## What is being asked
Only the lines from the one containing "From among point" through the end of the entries should be repeated, exactly as they appear, first and last included.

## Exercise material
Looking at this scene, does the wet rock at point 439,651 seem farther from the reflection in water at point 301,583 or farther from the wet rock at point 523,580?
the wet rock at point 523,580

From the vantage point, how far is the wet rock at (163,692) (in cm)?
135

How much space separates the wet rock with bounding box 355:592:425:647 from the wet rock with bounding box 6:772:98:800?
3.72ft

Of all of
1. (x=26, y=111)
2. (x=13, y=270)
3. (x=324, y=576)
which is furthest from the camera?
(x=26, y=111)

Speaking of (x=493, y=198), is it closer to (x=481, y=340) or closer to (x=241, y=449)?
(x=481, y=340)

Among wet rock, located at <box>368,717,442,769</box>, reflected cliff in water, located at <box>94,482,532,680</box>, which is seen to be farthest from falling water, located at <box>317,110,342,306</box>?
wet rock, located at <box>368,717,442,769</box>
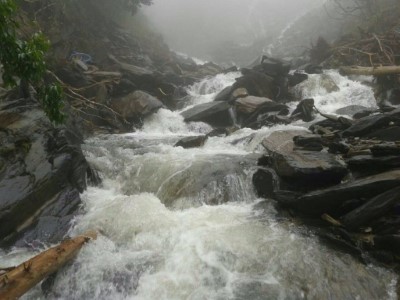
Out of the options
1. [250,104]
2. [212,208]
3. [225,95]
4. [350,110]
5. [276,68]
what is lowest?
[350,110]

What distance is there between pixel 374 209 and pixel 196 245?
9.34 feet

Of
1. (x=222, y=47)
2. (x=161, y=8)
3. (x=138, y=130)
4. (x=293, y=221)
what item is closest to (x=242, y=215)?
(x=293, y=221)

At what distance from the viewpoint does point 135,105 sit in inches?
560

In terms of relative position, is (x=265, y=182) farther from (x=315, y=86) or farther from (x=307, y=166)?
(x=315, y=86)

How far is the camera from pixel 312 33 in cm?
3344

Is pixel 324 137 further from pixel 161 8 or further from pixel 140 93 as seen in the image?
pixel 161 8

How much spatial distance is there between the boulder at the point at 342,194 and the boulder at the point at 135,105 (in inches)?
349

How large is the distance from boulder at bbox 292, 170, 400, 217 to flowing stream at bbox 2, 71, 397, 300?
16.7 inches

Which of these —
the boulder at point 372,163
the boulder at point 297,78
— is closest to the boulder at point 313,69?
the boulder at point 297,78

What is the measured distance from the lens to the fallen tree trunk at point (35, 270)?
179 inches

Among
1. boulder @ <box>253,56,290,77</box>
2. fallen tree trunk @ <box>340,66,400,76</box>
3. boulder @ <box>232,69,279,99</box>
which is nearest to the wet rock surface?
fallen tree trunk @ <box>340,66,400,76</box>

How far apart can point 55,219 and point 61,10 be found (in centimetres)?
1524

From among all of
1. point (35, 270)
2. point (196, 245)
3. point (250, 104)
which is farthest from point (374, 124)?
point (35, 270)

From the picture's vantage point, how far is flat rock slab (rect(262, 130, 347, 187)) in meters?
6.56
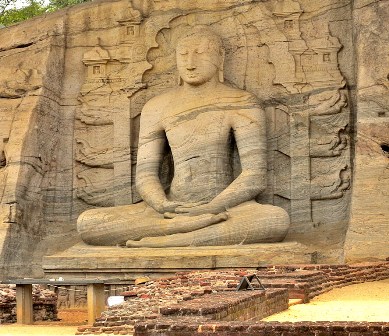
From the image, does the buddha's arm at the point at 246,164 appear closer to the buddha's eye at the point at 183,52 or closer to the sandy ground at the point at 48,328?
the buddha's eye at the point at 183,52

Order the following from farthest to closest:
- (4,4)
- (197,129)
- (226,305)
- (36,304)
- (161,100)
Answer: (4,4) → (161,100) → (197,129) → (36,304) → (226,305)

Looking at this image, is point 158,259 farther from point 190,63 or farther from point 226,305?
point 226,305

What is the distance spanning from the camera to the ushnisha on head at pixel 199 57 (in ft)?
55.3

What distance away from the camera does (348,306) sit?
10.5 metres

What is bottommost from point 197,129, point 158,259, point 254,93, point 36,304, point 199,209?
point 36,304

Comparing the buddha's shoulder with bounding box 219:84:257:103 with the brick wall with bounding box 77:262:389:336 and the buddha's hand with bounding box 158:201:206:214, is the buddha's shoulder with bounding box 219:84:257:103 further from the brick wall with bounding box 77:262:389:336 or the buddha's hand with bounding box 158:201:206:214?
the brick wall with bounding box 77:262:389:336

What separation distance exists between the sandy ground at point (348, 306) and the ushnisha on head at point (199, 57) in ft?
16.9

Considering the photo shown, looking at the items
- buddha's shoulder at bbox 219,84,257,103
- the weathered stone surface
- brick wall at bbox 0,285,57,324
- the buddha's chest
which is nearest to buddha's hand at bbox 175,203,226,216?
the buddha's chest

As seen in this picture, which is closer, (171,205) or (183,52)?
(171,205)

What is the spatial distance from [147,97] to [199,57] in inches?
57.0

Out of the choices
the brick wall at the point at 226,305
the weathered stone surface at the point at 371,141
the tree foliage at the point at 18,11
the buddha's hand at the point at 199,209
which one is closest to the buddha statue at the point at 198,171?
the buddha's hand at the point at 199,209

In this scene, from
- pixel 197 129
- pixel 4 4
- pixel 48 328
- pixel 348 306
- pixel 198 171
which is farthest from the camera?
pixel 4 4

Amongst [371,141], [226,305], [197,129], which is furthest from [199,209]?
[226,305]

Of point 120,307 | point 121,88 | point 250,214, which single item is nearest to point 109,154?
point 121,88
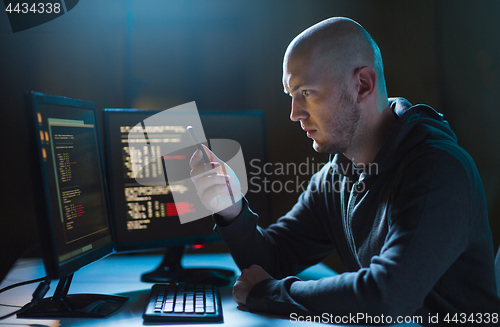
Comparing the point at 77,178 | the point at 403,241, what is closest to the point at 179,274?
the point at 77,178

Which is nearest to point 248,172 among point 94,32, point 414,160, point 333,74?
point 333,74

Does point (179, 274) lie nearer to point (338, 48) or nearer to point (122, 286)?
point (122, 286)

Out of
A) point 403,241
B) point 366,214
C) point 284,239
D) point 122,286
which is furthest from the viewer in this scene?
point 284,239

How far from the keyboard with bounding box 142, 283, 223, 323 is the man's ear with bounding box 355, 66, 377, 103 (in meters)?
0.63

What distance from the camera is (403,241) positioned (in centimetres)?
65

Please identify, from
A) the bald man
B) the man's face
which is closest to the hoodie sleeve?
the bald man

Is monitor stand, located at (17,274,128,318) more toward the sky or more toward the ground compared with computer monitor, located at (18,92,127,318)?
more toward the ground

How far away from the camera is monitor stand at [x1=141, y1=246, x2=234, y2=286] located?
41.1 inches

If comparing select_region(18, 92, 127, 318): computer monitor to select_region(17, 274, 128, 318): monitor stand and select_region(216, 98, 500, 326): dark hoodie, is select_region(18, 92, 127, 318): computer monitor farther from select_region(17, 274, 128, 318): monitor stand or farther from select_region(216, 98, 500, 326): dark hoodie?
select_region(216, 98, 500, 326): dark hoodie

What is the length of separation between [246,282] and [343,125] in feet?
1.58

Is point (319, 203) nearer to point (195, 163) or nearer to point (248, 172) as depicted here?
point (248, 172)

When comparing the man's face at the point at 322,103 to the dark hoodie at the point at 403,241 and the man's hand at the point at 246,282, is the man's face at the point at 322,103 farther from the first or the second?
the man's hand at the point at 246,282

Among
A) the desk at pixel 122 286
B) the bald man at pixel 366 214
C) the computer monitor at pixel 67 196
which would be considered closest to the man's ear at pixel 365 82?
the bald man at pixel 366 214

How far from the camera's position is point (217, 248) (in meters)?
1.52
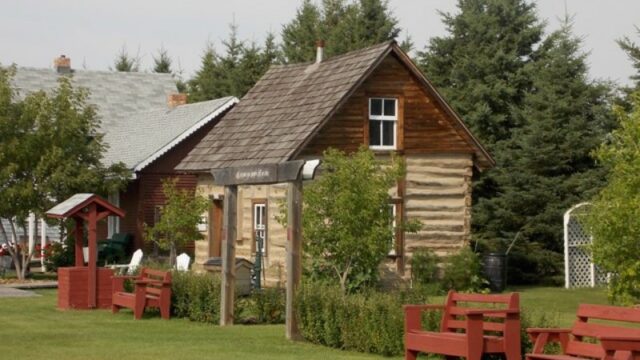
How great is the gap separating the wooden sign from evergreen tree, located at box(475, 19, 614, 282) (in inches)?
659

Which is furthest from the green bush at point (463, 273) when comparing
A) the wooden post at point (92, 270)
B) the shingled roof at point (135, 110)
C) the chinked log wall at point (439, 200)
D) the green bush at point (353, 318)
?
the green bush at point (353, 318)

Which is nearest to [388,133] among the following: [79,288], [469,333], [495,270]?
[495,270]

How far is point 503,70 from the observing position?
1697 inches

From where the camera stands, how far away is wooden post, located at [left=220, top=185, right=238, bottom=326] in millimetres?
21562

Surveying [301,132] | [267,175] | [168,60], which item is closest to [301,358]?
Answer: [267,175]

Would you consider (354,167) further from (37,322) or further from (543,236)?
(543,236)

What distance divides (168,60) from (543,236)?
40629 millimetres

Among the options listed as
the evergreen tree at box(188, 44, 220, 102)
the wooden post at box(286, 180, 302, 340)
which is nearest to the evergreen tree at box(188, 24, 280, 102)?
the evergreen tree at box(188, 44, 220, 102)

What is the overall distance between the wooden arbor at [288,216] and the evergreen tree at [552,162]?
16703 mm

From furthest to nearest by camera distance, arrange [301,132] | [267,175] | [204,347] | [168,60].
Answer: [168,60], [301,132], [267,175], [204,347]

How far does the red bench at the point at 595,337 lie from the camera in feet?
39.4

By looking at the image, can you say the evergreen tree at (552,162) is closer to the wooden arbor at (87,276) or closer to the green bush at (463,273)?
the green bush at (463,273)

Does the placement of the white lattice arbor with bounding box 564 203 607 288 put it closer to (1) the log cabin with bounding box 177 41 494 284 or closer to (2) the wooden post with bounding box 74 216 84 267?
(1) the log cabin with bounding box 177 41 494 284

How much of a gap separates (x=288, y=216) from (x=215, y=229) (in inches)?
686
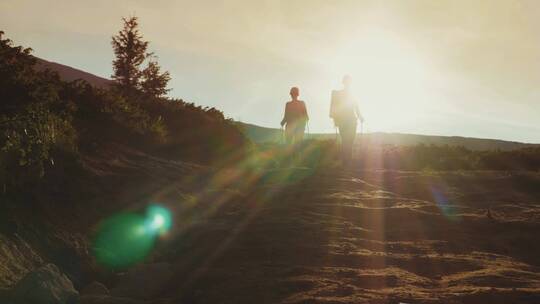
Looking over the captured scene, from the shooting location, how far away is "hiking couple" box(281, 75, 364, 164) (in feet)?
49.6

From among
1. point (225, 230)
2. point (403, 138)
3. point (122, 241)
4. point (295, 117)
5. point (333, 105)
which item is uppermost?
point (403, 138)

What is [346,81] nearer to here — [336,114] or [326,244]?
[336,114]

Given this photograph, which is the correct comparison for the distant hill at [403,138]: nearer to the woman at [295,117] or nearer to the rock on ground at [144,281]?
the woman at [295,117]

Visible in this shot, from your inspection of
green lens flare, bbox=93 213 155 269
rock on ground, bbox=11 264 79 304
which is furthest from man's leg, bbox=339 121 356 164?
rock on ground, bbox=11 264 79 304

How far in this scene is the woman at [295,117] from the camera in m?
15.3

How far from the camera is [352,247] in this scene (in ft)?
22.8

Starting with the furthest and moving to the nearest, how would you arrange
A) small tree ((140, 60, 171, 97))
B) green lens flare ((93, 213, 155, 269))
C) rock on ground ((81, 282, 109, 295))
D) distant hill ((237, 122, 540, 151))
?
distant hill ((237, 122, 540, 151)) < small tree ((140, 60, 171, 97)) < green lens flare ((93, 213, 155, 269)) < rock on ground ((81, 282, 109, 295))

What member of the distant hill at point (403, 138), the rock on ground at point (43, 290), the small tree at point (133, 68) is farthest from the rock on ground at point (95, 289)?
the distant hill at point (403, 138)

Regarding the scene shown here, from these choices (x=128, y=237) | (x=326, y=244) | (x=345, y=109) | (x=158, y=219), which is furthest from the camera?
(x=345, y=109)

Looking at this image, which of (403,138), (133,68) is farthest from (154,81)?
(403,138)

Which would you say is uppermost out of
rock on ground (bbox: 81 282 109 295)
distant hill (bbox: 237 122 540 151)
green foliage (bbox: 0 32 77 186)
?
distant hill (bbox: 237 122 540 151)

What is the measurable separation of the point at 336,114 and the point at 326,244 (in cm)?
851

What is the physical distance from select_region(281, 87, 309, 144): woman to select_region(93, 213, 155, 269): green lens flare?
760 cm

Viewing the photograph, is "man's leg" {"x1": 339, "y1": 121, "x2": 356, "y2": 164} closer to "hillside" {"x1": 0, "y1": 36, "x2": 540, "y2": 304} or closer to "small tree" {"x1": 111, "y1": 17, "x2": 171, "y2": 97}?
"hillside" {"x1": 0, "y1": 36, "x2": 540, "y2": 304}
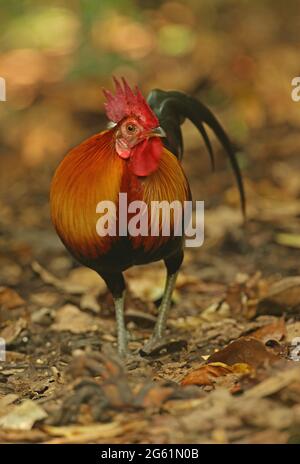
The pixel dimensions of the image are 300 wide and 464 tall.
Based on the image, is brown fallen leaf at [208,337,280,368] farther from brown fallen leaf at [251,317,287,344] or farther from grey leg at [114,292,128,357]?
grey leg at [114,292,128,357]

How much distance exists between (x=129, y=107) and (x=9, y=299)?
5.37 feet

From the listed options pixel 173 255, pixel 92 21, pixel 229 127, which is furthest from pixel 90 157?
pixel 92 21

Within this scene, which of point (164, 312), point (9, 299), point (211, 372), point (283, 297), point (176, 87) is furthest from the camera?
point (176, 87)

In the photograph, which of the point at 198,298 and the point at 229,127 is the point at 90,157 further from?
the point at 229,127

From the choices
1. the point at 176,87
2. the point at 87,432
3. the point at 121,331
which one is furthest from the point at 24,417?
the point at 176,87

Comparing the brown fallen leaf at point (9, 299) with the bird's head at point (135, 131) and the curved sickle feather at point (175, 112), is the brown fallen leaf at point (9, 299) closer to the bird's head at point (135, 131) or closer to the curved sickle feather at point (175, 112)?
the curved sickle feather at point (175, 112)

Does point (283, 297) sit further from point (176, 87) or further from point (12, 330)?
point (176, 87)

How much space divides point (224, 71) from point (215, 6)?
7.55 feet

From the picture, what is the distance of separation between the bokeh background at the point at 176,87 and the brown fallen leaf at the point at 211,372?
1728 mm

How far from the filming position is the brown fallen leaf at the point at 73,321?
4234mm

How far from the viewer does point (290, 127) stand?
23.6ft

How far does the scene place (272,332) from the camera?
12.4 feet

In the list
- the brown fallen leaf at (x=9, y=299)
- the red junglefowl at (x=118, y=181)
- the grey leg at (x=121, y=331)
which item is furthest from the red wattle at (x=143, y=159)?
the brown fallen leaf at (x=9, y=299)
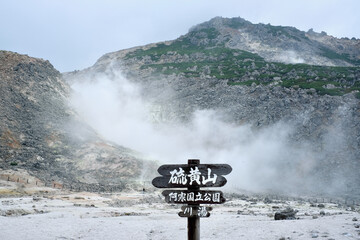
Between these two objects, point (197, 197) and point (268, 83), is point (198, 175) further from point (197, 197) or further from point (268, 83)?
point (268, 83)

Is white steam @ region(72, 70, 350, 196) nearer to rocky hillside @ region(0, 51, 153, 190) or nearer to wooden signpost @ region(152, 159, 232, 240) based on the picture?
rocky hillside @ region(0, 51, 153, 190)

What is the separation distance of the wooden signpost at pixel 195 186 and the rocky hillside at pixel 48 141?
4346 centimetres

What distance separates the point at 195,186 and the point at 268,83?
272 feet

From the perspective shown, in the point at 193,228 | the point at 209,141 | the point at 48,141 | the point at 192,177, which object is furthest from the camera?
the point at 209,141

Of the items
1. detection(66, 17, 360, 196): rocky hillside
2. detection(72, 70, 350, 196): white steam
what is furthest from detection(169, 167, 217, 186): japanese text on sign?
detection(66, 17, 360, 196): rocky hillside

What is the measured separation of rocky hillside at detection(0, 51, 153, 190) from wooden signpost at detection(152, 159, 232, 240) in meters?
43.5

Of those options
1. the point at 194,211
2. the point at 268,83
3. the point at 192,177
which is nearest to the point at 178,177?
the point at 192,177

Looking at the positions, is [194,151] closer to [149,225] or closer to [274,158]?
[274,158]

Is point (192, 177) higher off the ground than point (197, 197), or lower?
higher

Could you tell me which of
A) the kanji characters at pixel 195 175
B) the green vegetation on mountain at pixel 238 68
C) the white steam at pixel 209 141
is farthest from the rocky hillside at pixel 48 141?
the green vegetation on mountain at pixel 238 68

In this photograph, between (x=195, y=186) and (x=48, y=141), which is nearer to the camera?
(x=195, y=186)

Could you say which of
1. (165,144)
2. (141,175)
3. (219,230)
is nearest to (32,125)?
(141,175)

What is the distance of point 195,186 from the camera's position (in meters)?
8.84

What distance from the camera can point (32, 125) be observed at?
203 feet
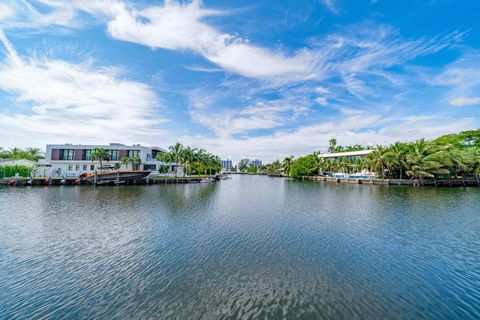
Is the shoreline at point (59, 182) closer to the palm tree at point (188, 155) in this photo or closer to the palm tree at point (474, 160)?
the palm tree at point (188, 155)

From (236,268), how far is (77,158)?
72.3 metres

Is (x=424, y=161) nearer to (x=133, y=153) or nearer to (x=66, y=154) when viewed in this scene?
(x=133, y=153)

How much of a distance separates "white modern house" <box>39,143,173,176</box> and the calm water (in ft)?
157

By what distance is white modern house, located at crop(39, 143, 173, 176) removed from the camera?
198 feet

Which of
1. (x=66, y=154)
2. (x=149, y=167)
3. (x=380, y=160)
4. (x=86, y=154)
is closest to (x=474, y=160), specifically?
(x=380, y=160)

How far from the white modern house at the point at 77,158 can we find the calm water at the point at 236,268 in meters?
47.8

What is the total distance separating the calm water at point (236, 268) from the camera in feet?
24.6

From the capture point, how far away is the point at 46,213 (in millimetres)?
20969

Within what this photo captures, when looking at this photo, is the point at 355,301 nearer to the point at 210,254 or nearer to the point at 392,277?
the point at 392,277

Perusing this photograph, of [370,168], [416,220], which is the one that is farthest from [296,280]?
[370,168]

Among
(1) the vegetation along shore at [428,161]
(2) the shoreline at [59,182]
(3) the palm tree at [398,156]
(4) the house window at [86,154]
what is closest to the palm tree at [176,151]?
(2) the shoreline at [59,182]

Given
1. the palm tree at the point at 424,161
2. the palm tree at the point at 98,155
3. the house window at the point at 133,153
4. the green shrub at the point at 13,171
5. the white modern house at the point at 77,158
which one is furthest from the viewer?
the house window at the point at 133,153

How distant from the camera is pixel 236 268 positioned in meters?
10.5

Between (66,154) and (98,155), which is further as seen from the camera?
(66,154)
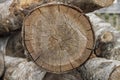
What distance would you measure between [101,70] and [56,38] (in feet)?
1.74

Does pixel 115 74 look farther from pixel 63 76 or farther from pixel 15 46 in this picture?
pixel 15 46

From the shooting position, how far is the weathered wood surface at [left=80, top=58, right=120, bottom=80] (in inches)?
145

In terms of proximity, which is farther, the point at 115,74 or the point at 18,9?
the point at 18,9

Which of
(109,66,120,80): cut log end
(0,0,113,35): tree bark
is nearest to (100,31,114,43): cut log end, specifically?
(0,0,113,35): tree bark

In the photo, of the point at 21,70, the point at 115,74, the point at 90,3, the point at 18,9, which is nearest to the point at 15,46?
the point at 18,9

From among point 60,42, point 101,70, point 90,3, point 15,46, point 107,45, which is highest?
point 90,3

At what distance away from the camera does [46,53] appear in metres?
3.75

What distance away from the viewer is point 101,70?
12.8 feet

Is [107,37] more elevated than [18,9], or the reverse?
[18,9]

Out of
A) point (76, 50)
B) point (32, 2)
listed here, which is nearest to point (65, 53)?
point (76, 50)

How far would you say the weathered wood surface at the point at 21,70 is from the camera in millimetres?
4027

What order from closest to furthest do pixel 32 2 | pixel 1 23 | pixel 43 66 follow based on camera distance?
1. pixel 43 66
2. pixel 32 2
3. pixel 1 23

## Full answer
From among point 60,42, point 101,70, point 90,3, point 15,46, point 107,45, which is highest?
point 90,3

At what distance away from the camera does [46,53] appear in metres?
3.75

What distance away from the viewer is point 101,70?
12.8 feet

Is [107,37] more elevated than [18,9], or the reverse?
[18,9]

Out of
A) point (76, 50)
B) point (32, 2)
listed here, which is nearest to point (65, 53)?
point (76, 50)

How far would you say the weathered wood surface at the point at 21,70 is from the camera in millimetres?
4027

What order from closest to furthest do pixel 32 2 | pixel 1 23 | pixel 43 66 follow based on camera distance?
1. pixel 43 66
2. pixel 32 2
3. pixel 1 23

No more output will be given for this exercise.